PROBLEM TO WORK ON →
Copy out the entries below precisely; nothing is to be omitted.
-- START OF PROVIDED MATERIAL --
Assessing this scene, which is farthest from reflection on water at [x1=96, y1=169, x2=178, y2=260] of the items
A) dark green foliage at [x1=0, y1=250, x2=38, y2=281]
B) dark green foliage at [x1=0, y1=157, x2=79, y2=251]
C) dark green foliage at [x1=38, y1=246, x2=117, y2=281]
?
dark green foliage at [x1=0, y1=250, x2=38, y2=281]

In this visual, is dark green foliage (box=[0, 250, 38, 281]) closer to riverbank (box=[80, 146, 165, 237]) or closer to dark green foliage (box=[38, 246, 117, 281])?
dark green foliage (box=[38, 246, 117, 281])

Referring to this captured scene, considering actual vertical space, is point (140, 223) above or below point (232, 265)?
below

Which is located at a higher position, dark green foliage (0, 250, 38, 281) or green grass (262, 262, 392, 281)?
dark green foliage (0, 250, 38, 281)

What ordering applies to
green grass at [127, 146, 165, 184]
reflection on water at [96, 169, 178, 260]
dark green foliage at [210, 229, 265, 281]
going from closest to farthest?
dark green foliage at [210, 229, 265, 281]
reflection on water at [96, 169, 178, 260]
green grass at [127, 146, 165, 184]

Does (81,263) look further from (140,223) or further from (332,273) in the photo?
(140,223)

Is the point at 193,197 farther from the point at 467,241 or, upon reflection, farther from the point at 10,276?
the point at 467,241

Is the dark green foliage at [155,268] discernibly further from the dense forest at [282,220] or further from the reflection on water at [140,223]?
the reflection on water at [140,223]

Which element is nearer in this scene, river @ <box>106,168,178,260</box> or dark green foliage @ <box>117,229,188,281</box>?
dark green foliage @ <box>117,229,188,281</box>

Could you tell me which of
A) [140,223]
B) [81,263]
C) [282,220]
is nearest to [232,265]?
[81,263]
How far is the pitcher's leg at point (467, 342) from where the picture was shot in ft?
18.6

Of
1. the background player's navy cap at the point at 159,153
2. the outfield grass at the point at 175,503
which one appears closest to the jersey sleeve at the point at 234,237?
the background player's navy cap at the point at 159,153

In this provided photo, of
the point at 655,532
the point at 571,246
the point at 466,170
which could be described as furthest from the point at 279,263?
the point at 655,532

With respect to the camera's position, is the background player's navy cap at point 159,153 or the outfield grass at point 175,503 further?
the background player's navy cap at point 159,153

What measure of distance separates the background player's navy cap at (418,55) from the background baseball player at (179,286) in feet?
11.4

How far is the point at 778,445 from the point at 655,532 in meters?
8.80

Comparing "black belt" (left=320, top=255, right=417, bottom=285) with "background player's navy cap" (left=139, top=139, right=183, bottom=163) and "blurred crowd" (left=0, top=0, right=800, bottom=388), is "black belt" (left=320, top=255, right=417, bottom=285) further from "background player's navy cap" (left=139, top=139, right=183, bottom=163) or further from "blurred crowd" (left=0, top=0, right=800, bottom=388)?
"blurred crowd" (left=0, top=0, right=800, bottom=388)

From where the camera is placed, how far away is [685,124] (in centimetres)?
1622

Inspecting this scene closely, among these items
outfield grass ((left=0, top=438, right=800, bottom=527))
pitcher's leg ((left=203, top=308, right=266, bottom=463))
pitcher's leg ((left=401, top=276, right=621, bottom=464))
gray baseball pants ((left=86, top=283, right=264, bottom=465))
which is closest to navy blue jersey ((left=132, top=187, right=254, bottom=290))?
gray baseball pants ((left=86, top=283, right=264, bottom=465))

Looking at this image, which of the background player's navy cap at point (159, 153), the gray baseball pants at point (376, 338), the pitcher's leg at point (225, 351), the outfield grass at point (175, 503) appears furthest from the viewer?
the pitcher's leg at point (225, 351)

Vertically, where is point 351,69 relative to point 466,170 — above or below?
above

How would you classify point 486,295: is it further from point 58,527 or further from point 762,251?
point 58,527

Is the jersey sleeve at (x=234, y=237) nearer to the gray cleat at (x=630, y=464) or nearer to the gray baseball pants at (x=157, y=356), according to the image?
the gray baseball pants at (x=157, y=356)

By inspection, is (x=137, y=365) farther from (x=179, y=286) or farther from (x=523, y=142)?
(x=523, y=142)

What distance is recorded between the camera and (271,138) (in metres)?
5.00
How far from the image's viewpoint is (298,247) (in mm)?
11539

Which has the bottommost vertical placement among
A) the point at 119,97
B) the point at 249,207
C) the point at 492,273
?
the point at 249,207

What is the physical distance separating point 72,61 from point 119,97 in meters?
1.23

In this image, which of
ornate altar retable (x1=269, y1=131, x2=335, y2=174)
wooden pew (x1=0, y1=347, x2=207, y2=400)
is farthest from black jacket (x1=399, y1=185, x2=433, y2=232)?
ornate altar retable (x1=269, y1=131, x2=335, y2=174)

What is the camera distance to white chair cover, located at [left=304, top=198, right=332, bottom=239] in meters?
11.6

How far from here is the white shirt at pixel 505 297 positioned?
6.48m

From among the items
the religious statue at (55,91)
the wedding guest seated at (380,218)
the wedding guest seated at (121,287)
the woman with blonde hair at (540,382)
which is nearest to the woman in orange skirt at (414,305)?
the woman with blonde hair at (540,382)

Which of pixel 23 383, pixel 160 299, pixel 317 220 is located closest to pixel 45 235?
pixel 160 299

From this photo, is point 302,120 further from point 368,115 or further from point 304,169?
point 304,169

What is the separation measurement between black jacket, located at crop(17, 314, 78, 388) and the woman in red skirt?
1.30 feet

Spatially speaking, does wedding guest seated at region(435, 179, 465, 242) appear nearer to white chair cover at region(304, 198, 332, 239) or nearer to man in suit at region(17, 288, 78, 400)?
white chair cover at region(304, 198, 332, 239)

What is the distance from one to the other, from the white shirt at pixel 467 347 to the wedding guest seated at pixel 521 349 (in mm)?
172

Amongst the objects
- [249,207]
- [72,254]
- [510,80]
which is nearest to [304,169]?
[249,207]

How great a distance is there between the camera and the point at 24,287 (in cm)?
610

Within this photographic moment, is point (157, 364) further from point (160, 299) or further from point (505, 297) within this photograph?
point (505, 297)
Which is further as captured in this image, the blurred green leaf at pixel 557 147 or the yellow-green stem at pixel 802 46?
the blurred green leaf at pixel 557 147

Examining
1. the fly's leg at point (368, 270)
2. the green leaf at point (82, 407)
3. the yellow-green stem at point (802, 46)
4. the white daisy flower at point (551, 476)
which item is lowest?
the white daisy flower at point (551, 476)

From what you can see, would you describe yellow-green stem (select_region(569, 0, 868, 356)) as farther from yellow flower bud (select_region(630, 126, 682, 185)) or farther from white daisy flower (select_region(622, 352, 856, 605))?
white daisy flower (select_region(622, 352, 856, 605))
-- END OF PROVIDED MATERIAL --
RESULT FOR THIS EXERCISE →
Assessing this scene, which is farthest from reflection on water at [x1=96, y1=169, x2=178, y2=260] of the items
A) dark green foliage at [x1=0, y1=250, x2=38, y2=281]
B) dark green foliage at [x1=0, y1=157, x2=79, y2=251]
C) dark green foliage at [x1=38, y1=246, x2=117, y2=281]
?
dark green foliage at [x1=0, y1=250, x2=38, y2=281]

In this visual, is dark green foliage (box=[0, 250, 38, 281]) closer to riverbank (box=[80, 146, 165, 237]) or closer to dark green foliage (box=[38, 246, 117, 281])?
dark green foliage (box=[38, 246, 117, 281])

Referring to this captured scene, considering actual vertical space, is point (140, 223) above or below point (232, 265)?
below

Which is located at a higher position, dark green foliage (0, 250, 38, 281) or green grass (262, 262, 392, 281)?
dark green foliage (0, 250, 38, 281)

What ordering applies to
green grass at [127, 146, 165, 184]
reflection on water at [96, 169, 178, 260]
dark green foliage at [210, 229, 265, 281]
going from closest to farthest?
dark green foliage at [210, 229, 265, 281]
reflection on water at [96, 169, 178, 260]
green grass at [127, 146, 165, 184]

Does (81,263) look further from (140,223) or further from (332,273) in the photo?
(140,223)

Is the point at 193,197 farther from the point at 467,241 or, upon reflection, farther from the point at 10,276?
the point at 467,241

Is the dark green foliage at [155,268] discernibly further from the dense forest at [282,220] or further from the reflection on water at [140,223]?
the reflection on water at [140,223]

Which element is nearer in this scene, river @ <box>106,168,178,260</box> or dark green foliage @ <box>117,229,188,281</box>?
dark green foliage @ <box>117,229,188,281</box>

Could you tell me which of
A) [140,223]
B) [81,263]
C) [282,220]
is nearest to [232,265]?
[81,263]
How far is the pitcher's leg at point (467, 342) from where the picture was shot in ft?
18.6

Of
1. the background player's navy cap at the point at 159,153
2. the outfield grass at the point at 175,503
which one appears closest to the jersey sleeve at the point at 234,237?
the background player's navy cap at the point at 159,153

In this provided photo, of
the point at 655,532
the point at 571,246
the point at 466,170
which could be described as furthest from the point at 279,263?
the point at 655,532

With respect to the camera's position, is the background player's navy cap at point 159,153 or the outfield grass at point 175,503 further?
the background player's navy cap at point 159,153

What measure of distance separates the background player's navy cap at (418,55) from the background baseball player at (179,286) in feet?
11.4

How far is the point at 778,445 from the point at 655,532 in meters?
8.80

Comparing "black belt" (left=320, top=255, right=417, bottom=285) with "background player's navy cap" (left=139, top=139, right=183, bottom=163) and "blurred crowd" (left=0, top=0, right=800, bottom=388), is "black belt" (left=320, top=255, right=417, bottom=285) further from "background player's navy cap" (left=139, top=139, right=183, bottom=163) or further from "blurred crowd" (left=0, top=0, right=800, bottom=388)?
"blurred crowd" (left=0, top=0, right=800, bottom=388)

From where the camera is placed, how far away is [685,124] (in centimetres)?
1622

Inspecting this scene closely, among these items
outfield grass ((left=0, top=438, right=800, bottom=527))
pitcher's leg ((left=203, top=308, right=266, bottom=463))
pitcher's leg ((left=401, top=276, right=621, bottom=464))
gray baseball pants ((left=86, top=283, right=264, bottom=465))
which is closest to navy blue jersey ((left=132, top=187, right=254, bottom=290))?
gray baseball pants ((left=86, top=283, right=264, bottom=465))

Looking at this image, which of the background player's navy cap at point (159, 153), the gray baseball pants at point (376, 338), the pitcher's leg at point (225, 351), the outfield grass at point (175, 503) appears furthest from the viewer?
the pitcher's leg at point (225, 351)

Vertically, where is point 351,69 relative to point 466,170 — above or below?
above

How would you classify point 486,295: is it further from point 58,527 or further from point 762,251?
point 58,527

Is the jersey sleeve at (x=234, y=237) nearer to the gray cleat at (x=630, y=464) or nearer to the gray baseball pants at (x=157, y=356), according to the image?
the gray baseball pants at (x=157, y=356)

By inspection, is (x=137, y=365) farther from (x=179, y=286) or farther from (x=523, y=142)?
(x=523, y=142)

What distance is recorded between the camera and (271,138) (in metres)?
5.00
How far from the image's viewpoint is (298,247) (in mm)?
11539

Which has the bottommost vertical placement among
A) the point at 119,97
B) the point at 249,207
C) the point at 492,273
?
the point at 249,207

What is the physical distance separating point 72,61 from point 119,97 in meters?
1.23

In this image, which of
ornate altar retable (x1=269, y1=131, x2=335, y2=174)
wooden pew (x1=0, y1=347, x2=207, y2=400)
is farthest from black jacket (x1=399, y1=185, x2=433, y2=232)?
ornate altar retable (x1=269, y1=131, x2=335, y2=174)

What is the camera distance to white chair cover, located at [left=304, top=198, right=332, bottom=239] in meters?
11.6

How far from here is the white shirt at pixel 505 297 positioned?
6.48m

From among the items
the religious statue at (55,91)
the wedding guest seated at (380,218)
the wedding guest seated at (121,287)
the woman with blonde hair at (540,382)
which is nearest to the woman in orange skirt at (414,305)?
the woman with blonde hair at (540,382)

Which of pixel 23 383, pixel 160 299, pixel 317 220 is located closest to pixel 45 235?
pixel 160 299

From this photo, is point 302,120 further from point 368,115 or further from point 304,169?
point 304,169

What is the separation measurement between black jacket, located at crop(17, 314, 78, 388) and the woman in red skirt?
1.30 feet

Spatially speaking, does wedding guest seated at region(435, 179, 465, 242) appear nearer to white chair cover at region(304, 198, 332, 239) or nearer to man in suit at region(17, 288, 78, 400)?
white chair cover at region(304, 198, 332, 239)

What is the distance from one to the other, from the white shirt at pixel 467 347 to the wedding guest seated at pixel 521 349 (in mm)?
172

Amongst the objects
- [249,207]
- [72,254]
- [510,80]
which is nearest to [304,169]?
[249,207]

How great a distance is there between the camera and the point at 24,287 (in cm)?
610

Within this photographic moment, is point (157, 364) further from point (160, 299) or further from point (505, 297) within this photograph?
point (505, 297)
Which is further as captured in this image, the blurred green leaf at pixel 557 147 or the yellow-green stem at pixel 802 46?
the blurred green leaf at pixel 557 147

Examining
1. the fly's leg at point (368, 270)
2. the green leaf at point (82, 407)
3. the yellow-green stem at point (802, 46)
4. the white daisy flower at point (551, 476)
which item is lowest?
the white daisy flower at point (551, 476)

From what you can see, would you describe yellow-green stem (select_region(569, 0, 868, 356)) as farther from yellow flower bud (select_region(630, 126, 682, 185)) or farther from white daisy flower (select_region(622, 352, 856, 605))?
white daisy flower (select_region(622, 352, 856, 605))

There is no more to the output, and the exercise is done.